For the first time in years, economic risks are taking a back seat to health concerns, and worries about the coronavirus pandemic getting out of control are growing. The ongoing Covid-19 outbreak is an unfortunate example of why the world urgently needs improved capacity to provide health care.
The global response to the Covid-19 outbreak was late, inadequate and slow. The serious shortage of health-care workers, facilities and supplies means many people will never receive treatment as the virus continues to spread. At the same time, fear of Covid-19 has hampered trade, shuttered businesses, and restricted travel in the affected countries.
The world has taken a major economic hit and we expect to see negative economic growth in 2020-2021. Better preparedness to tackle pandemics requires investing both in strengthening public health systems and in prevention efforts throughout the developing world, as well as in new and flexible financing instruments.
Pandemics have killed millions in the past and it is likely that Covid-19 is an imminent threat. People have been asked to take action to help limit its spread, unpleasant actions like shutting down entire countries and giving up travel plans.
Psychologically, people have less of a reaction to viewing an unpleasant image or experiencing an electric shock when they know it is coming than when they are not expecting it. That is because uncertainty, a long-known cause of anxiety, makes it difficult to prepare for events or to control them.
The problem is people are notoriously unwilling to make sacrifices for others when the benefits are uncertain. In the case of pandemics, this means people are unlikely to spend time going to a clinic or to cancel a vacation because it is not guaranteed that such steps would help stop the spread of disease. Thus the uncertainty inherent to infectious diseases provides the ideal conditions for their spread: risk-seeking decisions in social situations. When people have to make decisions that might harm others, they tend to act as if things will work out just fine.
It’s a general observation that when people are asked whether they would stay home from work if infected with Covid-19, which would be costly for their income or their career but might help limit the spread of disease, they hesitate because it is not a certainty that they would indeed infect a co-worker.

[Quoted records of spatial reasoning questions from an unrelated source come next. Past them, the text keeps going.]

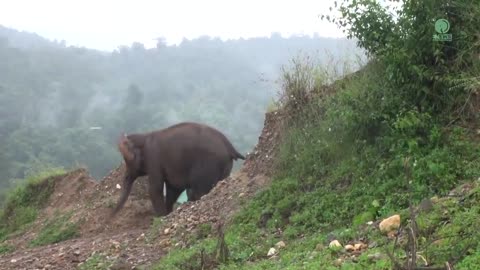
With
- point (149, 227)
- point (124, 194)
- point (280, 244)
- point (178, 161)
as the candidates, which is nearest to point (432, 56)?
point (280, 244)

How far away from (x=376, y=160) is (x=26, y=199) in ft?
33.6

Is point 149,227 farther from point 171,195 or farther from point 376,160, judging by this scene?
point 376,160

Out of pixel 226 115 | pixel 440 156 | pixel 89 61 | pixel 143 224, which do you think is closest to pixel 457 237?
pixel 440 156

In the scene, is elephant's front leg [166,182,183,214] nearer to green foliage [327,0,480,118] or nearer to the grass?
the grass

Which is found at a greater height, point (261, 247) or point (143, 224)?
point (261, 247)

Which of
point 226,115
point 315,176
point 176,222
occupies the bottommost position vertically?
point 226,115

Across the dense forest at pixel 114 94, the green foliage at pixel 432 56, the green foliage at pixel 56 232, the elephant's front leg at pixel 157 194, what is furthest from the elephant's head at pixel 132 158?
the dense forest at pixel 114 94

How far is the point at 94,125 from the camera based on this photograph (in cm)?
4206

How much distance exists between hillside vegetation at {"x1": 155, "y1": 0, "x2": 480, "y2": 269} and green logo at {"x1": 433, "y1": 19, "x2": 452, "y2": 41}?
0.06 m

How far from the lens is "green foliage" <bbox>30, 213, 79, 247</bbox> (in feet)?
38.9

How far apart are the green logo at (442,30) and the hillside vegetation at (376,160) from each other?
6cm

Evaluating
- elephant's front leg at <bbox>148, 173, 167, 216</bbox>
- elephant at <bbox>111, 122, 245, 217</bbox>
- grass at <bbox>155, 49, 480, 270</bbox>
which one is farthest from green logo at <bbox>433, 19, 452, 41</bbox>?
elephant's front leg at <bbox>148, 173, 167, 216</bbox>

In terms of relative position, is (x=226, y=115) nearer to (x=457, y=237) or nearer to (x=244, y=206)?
(x=244, y=206)

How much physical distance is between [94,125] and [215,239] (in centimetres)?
3567
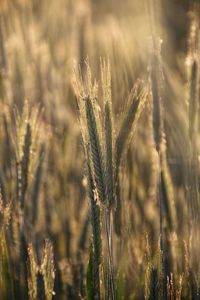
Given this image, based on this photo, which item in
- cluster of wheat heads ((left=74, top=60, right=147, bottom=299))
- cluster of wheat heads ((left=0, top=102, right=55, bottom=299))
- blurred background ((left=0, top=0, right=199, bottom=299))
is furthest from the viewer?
blurred background ((left=0, top=0, right=199, bottom=299))

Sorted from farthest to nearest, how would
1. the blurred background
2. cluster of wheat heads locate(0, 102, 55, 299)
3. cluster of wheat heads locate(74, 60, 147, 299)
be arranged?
the blurred background < cluster of wheat heads locate(0, 102, 55, 299) < cluster of wheat heads locate(74, 60, 147, 299)

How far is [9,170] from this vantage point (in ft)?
7.30

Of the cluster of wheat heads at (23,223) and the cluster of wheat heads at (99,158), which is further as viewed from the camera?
the cluster of wheat heads at (23,223)

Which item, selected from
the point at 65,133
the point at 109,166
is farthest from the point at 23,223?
the point at 65,133

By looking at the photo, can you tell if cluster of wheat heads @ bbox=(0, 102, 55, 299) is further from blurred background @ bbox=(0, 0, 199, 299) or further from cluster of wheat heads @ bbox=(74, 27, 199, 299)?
cluster of wheat heads @ bbox=(74, 27, 199, 299)

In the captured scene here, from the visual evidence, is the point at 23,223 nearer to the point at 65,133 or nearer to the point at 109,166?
the point at 109,166

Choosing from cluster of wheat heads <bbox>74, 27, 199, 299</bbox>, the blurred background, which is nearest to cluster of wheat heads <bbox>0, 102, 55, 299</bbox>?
the blurred background

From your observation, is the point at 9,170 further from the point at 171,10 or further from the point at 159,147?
the point at 171,10

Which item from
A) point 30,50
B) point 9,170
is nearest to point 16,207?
point 9,170

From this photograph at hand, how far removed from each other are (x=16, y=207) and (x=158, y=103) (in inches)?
25.2

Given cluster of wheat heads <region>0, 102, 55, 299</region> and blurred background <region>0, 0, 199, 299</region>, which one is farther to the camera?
blurred background <region>0, 0, 199, 299</region>

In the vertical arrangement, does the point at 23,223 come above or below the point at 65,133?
below

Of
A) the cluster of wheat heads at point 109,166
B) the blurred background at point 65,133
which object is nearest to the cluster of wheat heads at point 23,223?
the blurred background at point 65,133

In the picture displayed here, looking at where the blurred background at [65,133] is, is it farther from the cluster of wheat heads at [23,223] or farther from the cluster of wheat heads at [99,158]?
the cluster of wheat heads at [99,158]
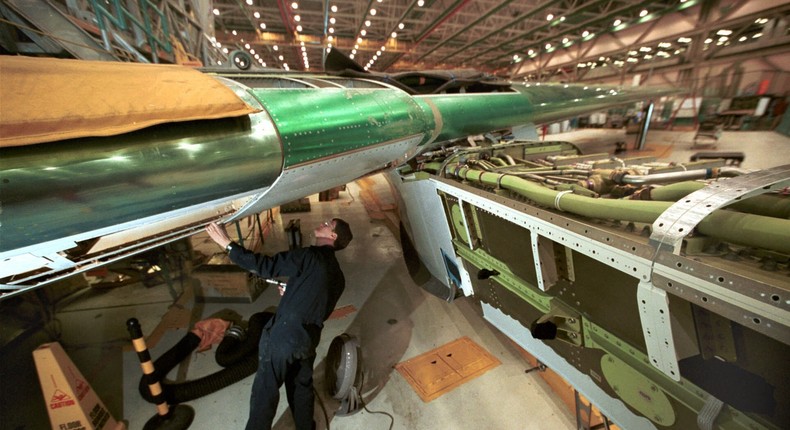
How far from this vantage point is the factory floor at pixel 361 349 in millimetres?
3031

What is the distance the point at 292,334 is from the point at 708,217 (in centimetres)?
302

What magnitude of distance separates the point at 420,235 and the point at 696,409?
139 inches

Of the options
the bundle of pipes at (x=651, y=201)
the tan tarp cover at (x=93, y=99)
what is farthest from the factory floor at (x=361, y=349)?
the tan tarp cover at (x=93, y=99)

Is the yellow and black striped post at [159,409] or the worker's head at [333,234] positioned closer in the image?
the yellow and black striped post at [159,409]

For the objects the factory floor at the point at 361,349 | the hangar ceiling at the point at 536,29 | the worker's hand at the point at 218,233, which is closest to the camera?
the worker's hand at the point at 218,233

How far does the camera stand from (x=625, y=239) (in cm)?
151

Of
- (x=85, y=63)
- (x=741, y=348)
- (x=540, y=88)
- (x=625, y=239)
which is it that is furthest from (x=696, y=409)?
(x=540, y=88)

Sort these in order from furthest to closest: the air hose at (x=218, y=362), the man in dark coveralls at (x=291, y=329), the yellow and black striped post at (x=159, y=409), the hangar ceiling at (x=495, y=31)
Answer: the hangar ceiling at (x=495, y=31), the air hose at (x=218, y=362), the yellow and black striped post at (x=159, y=409), the man in dark coveralls at (x=291, y=329)

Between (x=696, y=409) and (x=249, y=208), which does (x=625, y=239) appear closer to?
(x=696, y=409)

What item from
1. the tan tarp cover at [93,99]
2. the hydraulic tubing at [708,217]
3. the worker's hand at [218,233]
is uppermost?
the tan tarp cover at [93,99]

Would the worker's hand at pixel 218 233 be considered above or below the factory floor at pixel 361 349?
above

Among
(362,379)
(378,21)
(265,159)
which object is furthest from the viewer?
(378,21)

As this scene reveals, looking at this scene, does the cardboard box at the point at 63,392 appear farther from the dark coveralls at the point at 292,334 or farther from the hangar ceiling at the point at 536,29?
the hangar ceiling at the point at 536,29

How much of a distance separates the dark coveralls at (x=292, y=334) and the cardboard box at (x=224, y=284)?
8.16 ft
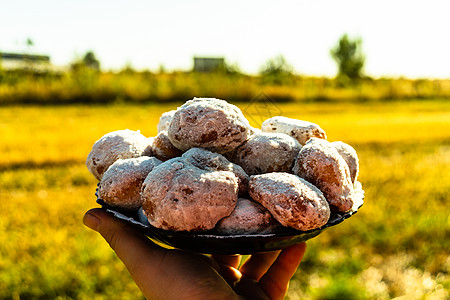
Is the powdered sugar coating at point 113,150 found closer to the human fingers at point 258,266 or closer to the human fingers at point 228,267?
the human fingers at point 228,267

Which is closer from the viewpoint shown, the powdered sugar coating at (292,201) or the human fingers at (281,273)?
the powdered sugar coating at (292,201)

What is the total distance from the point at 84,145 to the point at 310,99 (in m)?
8.22

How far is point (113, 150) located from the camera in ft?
3.88

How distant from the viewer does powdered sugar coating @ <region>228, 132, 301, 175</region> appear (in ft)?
3.57

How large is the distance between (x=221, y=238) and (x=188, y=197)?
0.11 meters

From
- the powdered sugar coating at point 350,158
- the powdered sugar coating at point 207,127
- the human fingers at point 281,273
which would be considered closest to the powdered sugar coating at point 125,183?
the powdered sugar coating at point 207,127

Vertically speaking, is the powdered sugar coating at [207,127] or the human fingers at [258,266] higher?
the powdered sugar coating at [207,127]

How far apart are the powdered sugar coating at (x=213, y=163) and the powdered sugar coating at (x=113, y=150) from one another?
0.22 m

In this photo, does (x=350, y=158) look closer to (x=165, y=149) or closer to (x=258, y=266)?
(x=165, y=149)

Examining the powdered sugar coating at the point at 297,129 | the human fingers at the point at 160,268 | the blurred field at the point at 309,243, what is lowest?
the blurred field at the point at 309,243

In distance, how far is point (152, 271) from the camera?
114 cm

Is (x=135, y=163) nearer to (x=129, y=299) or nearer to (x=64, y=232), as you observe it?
(x=129, y=299)

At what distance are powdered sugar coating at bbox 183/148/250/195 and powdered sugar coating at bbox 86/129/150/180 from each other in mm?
223

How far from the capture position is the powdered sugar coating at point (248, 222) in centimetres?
95
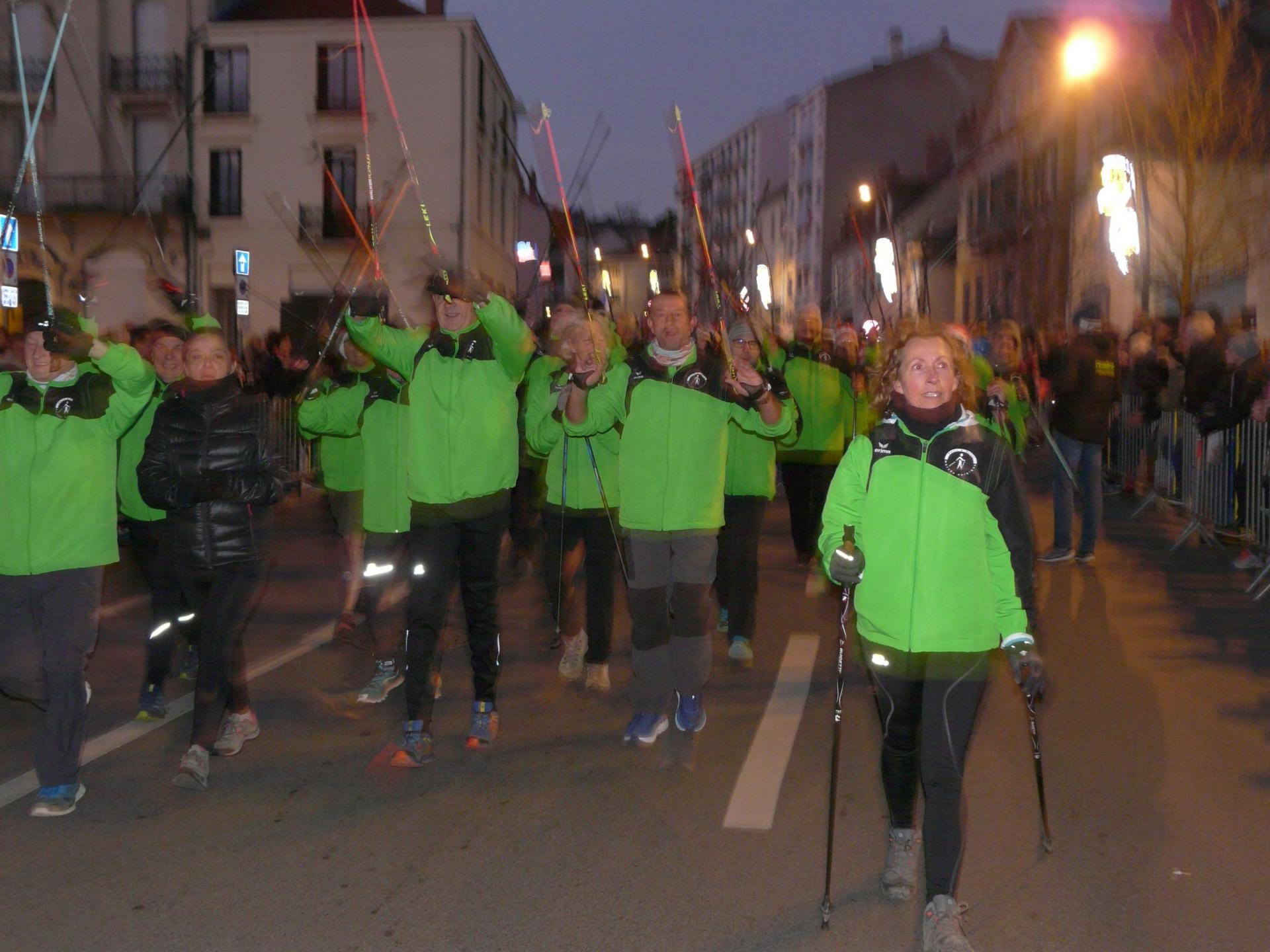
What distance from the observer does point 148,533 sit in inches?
278

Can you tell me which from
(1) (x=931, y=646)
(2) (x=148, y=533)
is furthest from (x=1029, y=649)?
(2) (x=148, y=533)

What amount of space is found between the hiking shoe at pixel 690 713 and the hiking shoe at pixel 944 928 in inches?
88.5

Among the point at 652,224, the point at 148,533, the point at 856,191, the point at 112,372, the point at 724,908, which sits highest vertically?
the point at 856,191

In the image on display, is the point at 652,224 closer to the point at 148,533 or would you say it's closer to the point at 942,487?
the point at 148,533

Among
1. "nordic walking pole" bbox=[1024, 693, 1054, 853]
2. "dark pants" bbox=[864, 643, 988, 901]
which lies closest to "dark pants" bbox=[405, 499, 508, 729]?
"dark pants" bbox=[864, 643, 988, 901]

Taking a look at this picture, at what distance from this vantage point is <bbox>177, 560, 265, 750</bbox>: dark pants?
5629 millimetres

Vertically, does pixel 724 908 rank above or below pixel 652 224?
below

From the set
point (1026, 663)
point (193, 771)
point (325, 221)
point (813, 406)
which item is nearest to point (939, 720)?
point (1026, 663)

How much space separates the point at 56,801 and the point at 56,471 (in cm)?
125

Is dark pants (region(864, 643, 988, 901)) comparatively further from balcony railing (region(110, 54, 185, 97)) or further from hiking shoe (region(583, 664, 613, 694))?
balcony railing (region(110, 54, 185, 97))

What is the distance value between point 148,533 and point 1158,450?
11628 millimetres

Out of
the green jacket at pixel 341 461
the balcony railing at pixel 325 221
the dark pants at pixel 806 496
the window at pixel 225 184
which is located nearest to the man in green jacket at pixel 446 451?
the green jacket at pixel 341 461

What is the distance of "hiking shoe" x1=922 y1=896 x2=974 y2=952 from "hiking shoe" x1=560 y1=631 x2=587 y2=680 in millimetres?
3543

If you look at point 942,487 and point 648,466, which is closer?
point 942,487
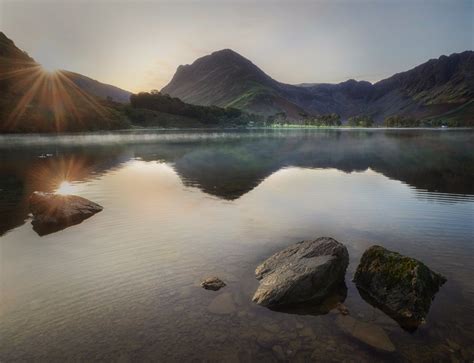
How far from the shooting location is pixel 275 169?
65875mm

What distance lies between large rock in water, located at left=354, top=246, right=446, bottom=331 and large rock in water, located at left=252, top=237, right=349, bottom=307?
1.40 metres

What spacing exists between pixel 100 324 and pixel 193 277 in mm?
5511

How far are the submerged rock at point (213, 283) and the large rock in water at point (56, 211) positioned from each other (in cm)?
1600

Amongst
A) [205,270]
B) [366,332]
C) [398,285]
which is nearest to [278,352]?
[366,332]

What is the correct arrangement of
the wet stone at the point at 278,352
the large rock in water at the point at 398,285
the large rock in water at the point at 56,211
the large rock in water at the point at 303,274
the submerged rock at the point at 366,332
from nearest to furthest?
the wet stone at the point at 278,352, the submerged rock at the point at 366,332, the large rock in water at the point at 398,285, the large rock in water at the point at 303,274, the large rock in water at the point at 56,211

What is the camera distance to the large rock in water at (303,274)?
51.7 feet

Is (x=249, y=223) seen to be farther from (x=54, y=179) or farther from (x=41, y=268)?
(x=54, y=179)

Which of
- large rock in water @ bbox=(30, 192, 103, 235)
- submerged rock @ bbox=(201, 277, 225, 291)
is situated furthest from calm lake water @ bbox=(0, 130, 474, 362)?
large rock in water @ bbox=(30, 192, 103, 235)

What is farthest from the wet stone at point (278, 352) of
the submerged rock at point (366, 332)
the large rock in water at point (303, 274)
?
the submerged rock at point (366, 332)

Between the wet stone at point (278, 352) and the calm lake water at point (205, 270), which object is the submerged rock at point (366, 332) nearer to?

This uncertainty makes people less willing to make a sacrifice and stay home. In other words, people are willing to risk hurting someone else for their own benefit when in their mind the harm is not certain to occur.
Luckily, it turns out there is another, more effective way to communicate uncertain threats like pandemics. When instead of dwelling on uncertainty about human welfare, certainties are emphasized – for example, how much infected people suffer – people are more likely to strive to prevent the worst-case scenario.
Many of the most serious global threats today involve a high degree of uncertainty. Limiting the damage of such threats hinges on human choices, such as deciding to get socially isolated, vaccinated or quarantined. But we humans are famously bad at making decisions in uncertain conditions. How can unpredictable global threats be communicated to guide our decision-making most effectively?
It is likely that when people know the chance is high that going to work will infect an elderly person for whom the disease could be very serious, they are more willing to make a sacrifice and stay home. In other words, directing people’s attention to the certain impact of their actions on the well-being of others makes them more willing to take on personal costs to prevent others from potential harm. Perhaps this is how journalists, global leaders and health-care professionals can more effectively communicate the nature of certain devastating threats like pandemics.
Sometimes this approach may be counterproductive when it comes to motivating the costly, altruistic individual choices that may ultimately prove crucial for limiting the impact of a pandemic. Psychiatrists are of the opinion that humans tend to put their self-interest first when it is not certain that doing so will cause harm. But when the human costs of selfishness are made salient, people are more willing to forgo the personal and prioritize social interests, even amid uncertainty.
Maybe leaders should emphasize how selfish responses to global threats risk endangering the most vulnerable among us, such as people who have compromised immune systems due to cancer or chemotherapy, pregnant women and the elderly. Focusing on certainty over the uncertainty, on how our actions might impact others – for example, how much they might suffer – can inoculate us against selfishness.